=== Data entries ===

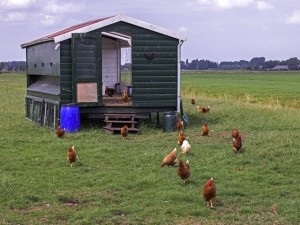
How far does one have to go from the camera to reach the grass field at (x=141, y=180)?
720cm

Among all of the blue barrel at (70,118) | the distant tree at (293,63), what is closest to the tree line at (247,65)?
the distant tree at (293,63)

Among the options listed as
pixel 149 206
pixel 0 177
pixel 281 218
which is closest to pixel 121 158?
pixel 0 177

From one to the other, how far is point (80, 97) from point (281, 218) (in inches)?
410

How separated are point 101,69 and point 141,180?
26.4ft

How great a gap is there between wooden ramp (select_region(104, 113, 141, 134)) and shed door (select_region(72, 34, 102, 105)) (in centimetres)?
81

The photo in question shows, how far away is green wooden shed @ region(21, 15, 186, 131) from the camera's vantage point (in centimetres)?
1634

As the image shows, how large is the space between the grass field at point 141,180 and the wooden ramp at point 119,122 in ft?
1.89

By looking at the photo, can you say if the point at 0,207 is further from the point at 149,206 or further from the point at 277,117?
the point at 277,117

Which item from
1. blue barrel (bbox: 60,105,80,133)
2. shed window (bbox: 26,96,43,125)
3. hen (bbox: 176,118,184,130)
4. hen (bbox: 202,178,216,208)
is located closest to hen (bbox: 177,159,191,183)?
hen (bbox: 202,178,216,208)

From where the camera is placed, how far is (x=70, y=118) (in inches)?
628

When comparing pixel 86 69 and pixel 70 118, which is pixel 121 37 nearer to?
pixel 86 69

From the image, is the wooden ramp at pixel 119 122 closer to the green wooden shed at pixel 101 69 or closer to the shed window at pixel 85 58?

===

# [Task instructions]
Rewrite the stretch from the line containing "The photo in" through the end of the records, putting "wooden slope" wherever "wooden ramp" occurs and keeping everything else unchanged.

# [Response below]
The photo in question shows, how far away is green wooden shed @ region(21, 15, 186, 131) from the camera's vantage point (in centimetres)?
1634

As the image shows, how large is the space between the grass field at point 141,180 and the wooden slope at point 119,122 in ft?
1.89

By looking at the photo, can you say if the point at 0,207 is further from the point at 149,206 or further from the point at 277,117?
the point at 277,117

Which item from
1. blue barrel (bbox: 60,105,80,133)
2. shed window (bbox: 26,96,43,125)
3. hen (bbox: 176,118,184,130)
4. hen (bbox: 202,178,216,208)
is located closest to hen (bbox: 177,159,191,183)?
hen (bbox: 202,178,216,208)

From where the camera is placed, how far is (x=70, y=118) (in inches)?
628

When comparing pixel 86 69 and pixel 70 118, which is pixel 121 37 nearer to?
pixel 86 69

From the image, is the wooden slope at pixel 119 122 closer to the green wooden shed at pixel 101 69 or closer to the shed window at pixel 85 58?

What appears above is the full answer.